> SOURCE RECORDS

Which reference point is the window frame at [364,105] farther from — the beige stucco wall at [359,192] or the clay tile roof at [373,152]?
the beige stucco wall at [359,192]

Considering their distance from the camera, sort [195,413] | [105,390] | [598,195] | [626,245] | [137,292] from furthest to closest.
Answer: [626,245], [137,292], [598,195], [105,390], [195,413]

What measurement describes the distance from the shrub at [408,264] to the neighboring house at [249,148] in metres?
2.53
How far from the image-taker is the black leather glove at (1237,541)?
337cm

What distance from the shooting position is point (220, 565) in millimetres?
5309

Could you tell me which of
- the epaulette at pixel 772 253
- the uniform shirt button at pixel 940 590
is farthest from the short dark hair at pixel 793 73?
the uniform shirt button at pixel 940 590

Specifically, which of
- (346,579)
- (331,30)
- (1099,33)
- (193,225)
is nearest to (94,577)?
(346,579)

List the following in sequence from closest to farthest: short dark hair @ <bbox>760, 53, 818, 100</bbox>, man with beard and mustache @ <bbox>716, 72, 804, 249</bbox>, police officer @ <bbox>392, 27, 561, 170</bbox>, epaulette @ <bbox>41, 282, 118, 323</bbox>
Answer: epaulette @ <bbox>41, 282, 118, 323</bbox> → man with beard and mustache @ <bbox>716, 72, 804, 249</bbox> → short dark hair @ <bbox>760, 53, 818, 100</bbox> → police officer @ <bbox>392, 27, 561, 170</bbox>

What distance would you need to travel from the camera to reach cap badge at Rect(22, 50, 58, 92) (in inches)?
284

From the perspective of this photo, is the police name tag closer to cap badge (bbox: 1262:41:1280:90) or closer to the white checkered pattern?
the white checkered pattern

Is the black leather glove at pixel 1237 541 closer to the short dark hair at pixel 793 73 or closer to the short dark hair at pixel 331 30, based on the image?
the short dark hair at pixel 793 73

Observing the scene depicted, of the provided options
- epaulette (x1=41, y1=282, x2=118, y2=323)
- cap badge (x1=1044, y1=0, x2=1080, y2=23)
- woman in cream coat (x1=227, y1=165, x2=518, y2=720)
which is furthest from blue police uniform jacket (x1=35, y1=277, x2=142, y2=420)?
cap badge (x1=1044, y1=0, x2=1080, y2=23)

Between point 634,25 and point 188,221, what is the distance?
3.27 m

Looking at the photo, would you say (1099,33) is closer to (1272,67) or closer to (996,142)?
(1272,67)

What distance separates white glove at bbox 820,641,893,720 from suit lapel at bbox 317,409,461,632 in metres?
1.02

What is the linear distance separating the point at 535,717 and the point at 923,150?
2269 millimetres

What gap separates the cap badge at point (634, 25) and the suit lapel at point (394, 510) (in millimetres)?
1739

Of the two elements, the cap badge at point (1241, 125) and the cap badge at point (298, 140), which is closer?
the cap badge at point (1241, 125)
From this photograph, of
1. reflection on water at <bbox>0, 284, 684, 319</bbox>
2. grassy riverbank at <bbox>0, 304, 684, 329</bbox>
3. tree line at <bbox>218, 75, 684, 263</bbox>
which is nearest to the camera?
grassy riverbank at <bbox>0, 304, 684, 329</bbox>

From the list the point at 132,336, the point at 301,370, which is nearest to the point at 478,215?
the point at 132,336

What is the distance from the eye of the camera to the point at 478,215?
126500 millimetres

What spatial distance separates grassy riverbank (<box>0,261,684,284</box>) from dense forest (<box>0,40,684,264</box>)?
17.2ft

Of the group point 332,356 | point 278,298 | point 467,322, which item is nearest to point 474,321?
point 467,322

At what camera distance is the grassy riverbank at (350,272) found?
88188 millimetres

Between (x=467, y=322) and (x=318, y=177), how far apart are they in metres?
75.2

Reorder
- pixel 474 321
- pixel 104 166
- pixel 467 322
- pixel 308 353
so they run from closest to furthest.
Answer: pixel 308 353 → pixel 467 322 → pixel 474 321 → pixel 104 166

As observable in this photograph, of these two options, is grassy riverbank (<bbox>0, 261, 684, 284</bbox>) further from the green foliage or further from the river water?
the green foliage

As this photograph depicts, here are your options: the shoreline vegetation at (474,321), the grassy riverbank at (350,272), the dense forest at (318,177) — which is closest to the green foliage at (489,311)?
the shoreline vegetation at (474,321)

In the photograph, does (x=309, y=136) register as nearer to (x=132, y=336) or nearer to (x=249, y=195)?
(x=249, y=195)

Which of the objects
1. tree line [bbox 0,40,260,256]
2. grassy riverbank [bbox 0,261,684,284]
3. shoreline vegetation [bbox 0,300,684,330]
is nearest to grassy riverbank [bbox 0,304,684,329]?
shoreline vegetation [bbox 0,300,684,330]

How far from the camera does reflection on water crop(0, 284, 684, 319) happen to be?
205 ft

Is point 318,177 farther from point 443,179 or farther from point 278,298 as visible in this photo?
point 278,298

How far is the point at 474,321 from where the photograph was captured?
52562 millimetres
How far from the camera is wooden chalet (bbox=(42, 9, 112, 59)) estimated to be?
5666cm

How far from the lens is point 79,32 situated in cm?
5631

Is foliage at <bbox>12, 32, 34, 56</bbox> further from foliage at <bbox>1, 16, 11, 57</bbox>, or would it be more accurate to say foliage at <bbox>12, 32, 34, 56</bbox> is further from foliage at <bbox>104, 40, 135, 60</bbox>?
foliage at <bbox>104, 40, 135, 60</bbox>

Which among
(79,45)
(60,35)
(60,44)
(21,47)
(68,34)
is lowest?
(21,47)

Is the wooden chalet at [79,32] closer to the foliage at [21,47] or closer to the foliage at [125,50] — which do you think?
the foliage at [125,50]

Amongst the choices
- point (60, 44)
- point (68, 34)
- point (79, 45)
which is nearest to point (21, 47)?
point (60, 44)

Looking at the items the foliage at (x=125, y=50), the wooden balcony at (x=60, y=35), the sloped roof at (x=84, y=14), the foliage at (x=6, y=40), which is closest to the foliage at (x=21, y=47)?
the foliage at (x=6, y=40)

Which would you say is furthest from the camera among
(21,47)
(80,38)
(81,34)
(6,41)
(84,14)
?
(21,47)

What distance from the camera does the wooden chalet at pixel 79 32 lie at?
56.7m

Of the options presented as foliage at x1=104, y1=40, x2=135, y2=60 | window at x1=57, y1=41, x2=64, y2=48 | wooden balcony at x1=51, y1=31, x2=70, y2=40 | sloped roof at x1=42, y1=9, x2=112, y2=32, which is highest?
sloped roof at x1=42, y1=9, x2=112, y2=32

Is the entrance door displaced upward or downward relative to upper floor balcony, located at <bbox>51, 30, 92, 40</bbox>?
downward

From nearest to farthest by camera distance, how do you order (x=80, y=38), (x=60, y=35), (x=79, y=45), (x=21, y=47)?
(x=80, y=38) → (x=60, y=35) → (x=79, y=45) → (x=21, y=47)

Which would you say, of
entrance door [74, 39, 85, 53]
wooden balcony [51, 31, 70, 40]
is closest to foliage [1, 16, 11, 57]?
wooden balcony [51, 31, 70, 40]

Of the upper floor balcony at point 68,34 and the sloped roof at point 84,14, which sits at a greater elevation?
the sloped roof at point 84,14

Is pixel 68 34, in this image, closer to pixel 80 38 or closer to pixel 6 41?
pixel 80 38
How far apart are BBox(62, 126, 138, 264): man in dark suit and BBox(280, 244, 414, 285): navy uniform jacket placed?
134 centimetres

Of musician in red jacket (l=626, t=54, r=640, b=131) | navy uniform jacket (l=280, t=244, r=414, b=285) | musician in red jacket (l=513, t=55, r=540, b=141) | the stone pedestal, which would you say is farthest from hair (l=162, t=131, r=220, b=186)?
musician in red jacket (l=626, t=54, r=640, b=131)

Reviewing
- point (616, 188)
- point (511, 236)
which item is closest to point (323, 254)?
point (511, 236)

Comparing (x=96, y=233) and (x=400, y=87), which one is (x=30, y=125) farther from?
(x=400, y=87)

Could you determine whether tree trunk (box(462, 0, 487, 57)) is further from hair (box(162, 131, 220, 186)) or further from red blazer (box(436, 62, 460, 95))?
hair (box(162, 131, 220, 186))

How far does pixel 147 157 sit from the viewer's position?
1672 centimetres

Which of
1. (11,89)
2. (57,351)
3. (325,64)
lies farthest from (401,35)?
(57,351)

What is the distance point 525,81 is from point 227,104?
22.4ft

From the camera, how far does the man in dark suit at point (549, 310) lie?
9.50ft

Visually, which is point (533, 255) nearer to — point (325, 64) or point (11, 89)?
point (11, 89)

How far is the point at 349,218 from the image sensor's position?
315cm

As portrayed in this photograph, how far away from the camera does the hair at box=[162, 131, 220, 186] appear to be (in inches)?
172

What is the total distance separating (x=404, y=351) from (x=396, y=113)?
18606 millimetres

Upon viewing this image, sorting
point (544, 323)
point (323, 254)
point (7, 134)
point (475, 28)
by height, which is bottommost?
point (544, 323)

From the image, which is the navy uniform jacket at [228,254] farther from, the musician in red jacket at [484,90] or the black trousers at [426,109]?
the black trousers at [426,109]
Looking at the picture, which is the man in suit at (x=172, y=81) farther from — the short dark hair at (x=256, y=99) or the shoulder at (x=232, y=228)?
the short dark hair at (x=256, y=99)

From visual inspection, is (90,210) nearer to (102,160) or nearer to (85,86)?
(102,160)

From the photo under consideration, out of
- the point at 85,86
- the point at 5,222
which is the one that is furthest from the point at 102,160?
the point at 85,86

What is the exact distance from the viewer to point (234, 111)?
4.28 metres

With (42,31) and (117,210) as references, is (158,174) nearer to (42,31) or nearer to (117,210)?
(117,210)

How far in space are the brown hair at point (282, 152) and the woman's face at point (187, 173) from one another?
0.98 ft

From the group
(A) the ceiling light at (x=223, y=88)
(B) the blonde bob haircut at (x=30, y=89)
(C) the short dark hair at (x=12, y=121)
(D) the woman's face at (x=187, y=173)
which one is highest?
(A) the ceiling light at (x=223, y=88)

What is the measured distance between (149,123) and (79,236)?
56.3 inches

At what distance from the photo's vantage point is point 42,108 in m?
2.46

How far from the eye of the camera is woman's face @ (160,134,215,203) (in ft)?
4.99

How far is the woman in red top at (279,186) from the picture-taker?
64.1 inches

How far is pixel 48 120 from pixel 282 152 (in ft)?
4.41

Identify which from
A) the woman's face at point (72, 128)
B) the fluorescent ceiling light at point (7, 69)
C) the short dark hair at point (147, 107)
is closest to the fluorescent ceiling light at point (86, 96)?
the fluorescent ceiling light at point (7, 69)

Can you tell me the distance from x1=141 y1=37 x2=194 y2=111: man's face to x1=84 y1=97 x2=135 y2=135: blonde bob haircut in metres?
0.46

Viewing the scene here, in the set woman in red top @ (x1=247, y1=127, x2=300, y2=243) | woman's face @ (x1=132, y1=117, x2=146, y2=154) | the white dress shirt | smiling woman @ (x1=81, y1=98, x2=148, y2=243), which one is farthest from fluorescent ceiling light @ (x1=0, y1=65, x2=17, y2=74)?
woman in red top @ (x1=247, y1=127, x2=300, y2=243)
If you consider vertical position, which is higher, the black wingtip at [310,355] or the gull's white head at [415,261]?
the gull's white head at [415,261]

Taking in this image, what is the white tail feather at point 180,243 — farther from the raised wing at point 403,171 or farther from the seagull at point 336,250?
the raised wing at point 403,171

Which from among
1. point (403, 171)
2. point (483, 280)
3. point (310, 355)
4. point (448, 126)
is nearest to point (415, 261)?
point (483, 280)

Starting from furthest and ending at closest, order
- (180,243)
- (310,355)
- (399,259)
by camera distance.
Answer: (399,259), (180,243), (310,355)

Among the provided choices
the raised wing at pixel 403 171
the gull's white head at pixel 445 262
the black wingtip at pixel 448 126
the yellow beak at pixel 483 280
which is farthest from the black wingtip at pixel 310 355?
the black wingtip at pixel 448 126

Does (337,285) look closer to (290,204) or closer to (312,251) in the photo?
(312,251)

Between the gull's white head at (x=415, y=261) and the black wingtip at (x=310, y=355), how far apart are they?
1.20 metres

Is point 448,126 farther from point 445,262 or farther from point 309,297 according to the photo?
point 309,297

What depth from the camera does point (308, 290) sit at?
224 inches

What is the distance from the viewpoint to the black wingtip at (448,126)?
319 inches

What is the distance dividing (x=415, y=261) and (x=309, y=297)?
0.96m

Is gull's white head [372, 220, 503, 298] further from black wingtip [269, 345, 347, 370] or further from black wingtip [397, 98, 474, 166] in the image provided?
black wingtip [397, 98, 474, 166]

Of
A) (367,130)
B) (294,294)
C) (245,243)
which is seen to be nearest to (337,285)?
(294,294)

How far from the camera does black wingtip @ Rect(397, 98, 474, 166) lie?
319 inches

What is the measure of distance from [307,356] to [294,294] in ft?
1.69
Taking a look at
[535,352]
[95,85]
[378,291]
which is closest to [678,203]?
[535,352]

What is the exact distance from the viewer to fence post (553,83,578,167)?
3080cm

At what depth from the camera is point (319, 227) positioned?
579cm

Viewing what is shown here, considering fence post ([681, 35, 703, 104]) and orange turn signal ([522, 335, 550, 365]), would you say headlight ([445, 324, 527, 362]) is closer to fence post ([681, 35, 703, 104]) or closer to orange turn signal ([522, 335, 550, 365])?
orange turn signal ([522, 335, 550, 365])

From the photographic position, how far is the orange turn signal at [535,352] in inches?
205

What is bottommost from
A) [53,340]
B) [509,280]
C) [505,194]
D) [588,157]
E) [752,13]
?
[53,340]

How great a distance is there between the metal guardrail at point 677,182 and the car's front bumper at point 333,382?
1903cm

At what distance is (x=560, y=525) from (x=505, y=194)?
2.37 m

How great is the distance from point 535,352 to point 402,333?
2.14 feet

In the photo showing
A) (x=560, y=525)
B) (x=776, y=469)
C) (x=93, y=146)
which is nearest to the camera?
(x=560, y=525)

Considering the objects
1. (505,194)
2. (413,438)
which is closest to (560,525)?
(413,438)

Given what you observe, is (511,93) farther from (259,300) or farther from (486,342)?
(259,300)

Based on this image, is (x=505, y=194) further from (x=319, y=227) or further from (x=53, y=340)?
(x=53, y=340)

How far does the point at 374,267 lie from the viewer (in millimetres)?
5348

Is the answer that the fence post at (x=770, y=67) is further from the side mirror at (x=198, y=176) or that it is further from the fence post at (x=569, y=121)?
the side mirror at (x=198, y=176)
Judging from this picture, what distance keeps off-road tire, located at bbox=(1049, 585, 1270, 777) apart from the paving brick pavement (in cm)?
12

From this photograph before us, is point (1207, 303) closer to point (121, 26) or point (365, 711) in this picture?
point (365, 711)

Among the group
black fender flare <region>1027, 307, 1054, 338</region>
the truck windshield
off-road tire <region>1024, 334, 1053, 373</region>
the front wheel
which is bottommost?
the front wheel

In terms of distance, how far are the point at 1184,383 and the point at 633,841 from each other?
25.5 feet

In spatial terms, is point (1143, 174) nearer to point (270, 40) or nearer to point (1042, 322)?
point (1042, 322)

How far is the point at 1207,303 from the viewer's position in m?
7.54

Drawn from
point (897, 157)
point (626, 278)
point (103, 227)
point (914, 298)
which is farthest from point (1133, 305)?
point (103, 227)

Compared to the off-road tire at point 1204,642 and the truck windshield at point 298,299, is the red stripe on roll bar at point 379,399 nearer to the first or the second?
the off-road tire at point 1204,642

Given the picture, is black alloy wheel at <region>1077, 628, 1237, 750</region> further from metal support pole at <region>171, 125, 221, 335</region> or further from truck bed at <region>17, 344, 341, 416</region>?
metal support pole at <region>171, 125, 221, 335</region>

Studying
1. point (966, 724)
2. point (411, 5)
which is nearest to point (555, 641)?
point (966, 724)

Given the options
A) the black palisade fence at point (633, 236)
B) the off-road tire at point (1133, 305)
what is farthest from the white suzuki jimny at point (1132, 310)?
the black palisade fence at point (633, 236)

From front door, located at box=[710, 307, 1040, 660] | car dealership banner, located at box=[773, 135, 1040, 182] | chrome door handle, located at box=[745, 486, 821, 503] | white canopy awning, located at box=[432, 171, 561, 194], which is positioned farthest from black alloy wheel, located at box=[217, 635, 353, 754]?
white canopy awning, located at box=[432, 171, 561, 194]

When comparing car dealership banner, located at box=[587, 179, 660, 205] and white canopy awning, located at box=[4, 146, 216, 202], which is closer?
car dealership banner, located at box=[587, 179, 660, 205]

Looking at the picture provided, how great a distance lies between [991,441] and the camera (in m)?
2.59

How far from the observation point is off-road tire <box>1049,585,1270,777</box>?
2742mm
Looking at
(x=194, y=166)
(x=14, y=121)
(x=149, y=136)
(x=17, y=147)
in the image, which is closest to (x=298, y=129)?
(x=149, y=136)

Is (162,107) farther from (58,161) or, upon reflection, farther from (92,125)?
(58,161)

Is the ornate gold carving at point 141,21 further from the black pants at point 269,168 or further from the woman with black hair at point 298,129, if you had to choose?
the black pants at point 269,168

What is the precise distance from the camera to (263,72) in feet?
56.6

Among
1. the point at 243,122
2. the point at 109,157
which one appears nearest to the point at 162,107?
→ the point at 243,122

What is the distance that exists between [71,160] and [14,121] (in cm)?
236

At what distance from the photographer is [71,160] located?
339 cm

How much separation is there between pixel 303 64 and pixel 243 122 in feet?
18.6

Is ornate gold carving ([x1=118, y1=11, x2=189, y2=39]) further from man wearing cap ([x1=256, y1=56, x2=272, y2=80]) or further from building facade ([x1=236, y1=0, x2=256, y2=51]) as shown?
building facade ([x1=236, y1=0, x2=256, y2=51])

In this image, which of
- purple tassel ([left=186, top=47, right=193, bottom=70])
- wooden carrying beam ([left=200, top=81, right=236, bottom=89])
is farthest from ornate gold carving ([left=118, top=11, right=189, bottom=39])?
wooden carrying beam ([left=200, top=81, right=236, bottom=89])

> WRITTEN INSTRUCTION
Return, word for word, every line from the line with "When comparing car" to the final line of the data.

> WRITTEN REPLY
When comparing car dealership banner, located at box=[587, 179, 660, 205] and white canopy awning, located at box=[4, 146, 216, 202], which is closer?
car dealership banner, located at box=[587, 179, 660, 205]

Looking at the picture provided, how great a distance lies between [991,441] and the camera (in m)?
2.59

How far from the observation point is off-road tire <box>1049,585,1270,777</box>?
2742mm
Looking at
(x=194, y=166)
(x=14, y=121)
(x=149, y=136)
(x=17, y=147)
in the image, which is closest to (x=298, y=129)?
(x=149, y=136)

Is (162,107) farther from (58,161) or, upon reflection, farther from (92,125)?
(58,161)

Is the ornate gold carving at point 141,21 further from the black pants at point 269,168 or further from the woman with black hair at point 298,129, if you had to choose?
the black pants at point 269,168

What is the precise distance from the camera to (263,72) in feet?
56.6

Among
1. the point at 243,122
2. the point at 109,157
which one appears nearest to the point at 162,107?
→ the point at 243,122

What is the distance that exists between [71,160] and [14,121] (in cm)?
236

At what distance from the photographer is [71,160] located?
339 cm

How much separation is there between pixel 303 64 and pixel 243 122 in feet?
18.6

Is ornate gold carving ([x1=118, y1=11, x2=189, y2=39]) further from man wearing cap ([x1=256, y1=56, x2=272, y2=80]) or further from building facade ([x1=236, y1=0, x2=256, y2=51]) as shown?
building facade ([x1=236, y1=0, x2=256, y2=51])

In this image, which of
- purple tassel ([left=186, top=47, right=193, bottom=70])
- wooden carrying beam ([left=200, top=81, right=236, bottom=89])
is farthest from ornate gold carving ([left=118, top=11, right=189, bottom=39])?
wooden carrying beam ([left=200, top=81, right=236, bottom=89])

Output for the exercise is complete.